INFS4203/7203 Data Mining

Tutorial Week 5 - Clustering and k-Means

Semester 2, 2023

Question 1/3: Clustering

1. Discuss some real-world applications of clustering in Data Mining.

2. Differentiate between supervised and unsupervised learning.

Question 2/3: k-Means

1. Assume k-means is used with k=3 to cluster the following 2-dimensional 6 points:

Use the Manhattan distance metric to identify clusters and compare the formed clusters and number of iterations with your peers.
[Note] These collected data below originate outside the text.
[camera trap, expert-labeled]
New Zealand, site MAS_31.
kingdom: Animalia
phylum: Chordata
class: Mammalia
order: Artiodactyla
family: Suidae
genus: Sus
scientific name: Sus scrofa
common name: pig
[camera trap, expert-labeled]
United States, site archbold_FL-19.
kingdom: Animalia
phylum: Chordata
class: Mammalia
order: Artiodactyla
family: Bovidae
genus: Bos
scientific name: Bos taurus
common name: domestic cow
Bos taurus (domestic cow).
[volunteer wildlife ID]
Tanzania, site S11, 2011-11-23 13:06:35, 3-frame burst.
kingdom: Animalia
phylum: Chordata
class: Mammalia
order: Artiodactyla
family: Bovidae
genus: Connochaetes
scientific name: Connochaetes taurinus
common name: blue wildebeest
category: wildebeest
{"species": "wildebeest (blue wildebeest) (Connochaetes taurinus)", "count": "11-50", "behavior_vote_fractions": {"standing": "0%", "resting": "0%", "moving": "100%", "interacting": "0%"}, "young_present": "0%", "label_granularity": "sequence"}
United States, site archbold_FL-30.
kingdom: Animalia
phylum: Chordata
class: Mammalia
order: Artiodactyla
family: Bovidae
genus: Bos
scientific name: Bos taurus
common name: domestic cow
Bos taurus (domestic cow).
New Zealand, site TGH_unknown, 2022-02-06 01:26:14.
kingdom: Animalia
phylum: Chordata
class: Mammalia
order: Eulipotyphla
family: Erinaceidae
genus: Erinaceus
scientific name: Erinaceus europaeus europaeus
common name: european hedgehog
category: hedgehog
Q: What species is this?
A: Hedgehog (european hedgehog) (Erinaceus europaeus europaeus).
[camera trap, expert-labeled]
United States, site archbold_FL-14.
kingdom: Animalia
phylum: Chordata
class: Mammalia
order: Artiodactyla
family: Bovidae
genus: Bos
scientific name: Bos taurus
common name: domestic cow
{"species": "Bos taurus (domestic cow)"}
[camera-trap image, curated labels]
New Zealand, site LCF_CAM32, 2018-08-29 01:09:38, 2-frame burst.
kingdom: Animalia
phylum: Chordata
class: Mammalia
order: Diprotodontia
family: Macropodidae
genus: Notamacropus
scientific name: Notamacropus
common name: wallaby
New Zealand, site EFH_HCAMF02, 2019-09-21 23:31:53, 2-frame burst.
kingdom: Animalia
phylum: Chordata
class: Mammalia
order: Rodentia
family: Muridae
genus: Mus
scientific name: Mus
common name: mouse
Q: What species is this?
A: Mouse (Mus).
2. How can Sum of Squared Error (SSE) be used in clustering? Taking the results obtained in Q2.1 calculate SSE using Manhattan distance.

3. List some limitations of k-means.

4. What is the difference between the Manhattan Distance and Euclidean Distance in Clustering?

5. Apply k-means to cluster the following points: 18, 25, 28, 35, based on Manhattan distance, and calculate the optimal value of k through SSE utilizing the elbow method.

6. (True/False) The smaller the SSE the better the clustering performance.

(Extra) Question 3/3: Clustering: soft clustering and hard clustering

1. Briefly describe the difference between fuzzy clustering (soft clustering) and hard clustering.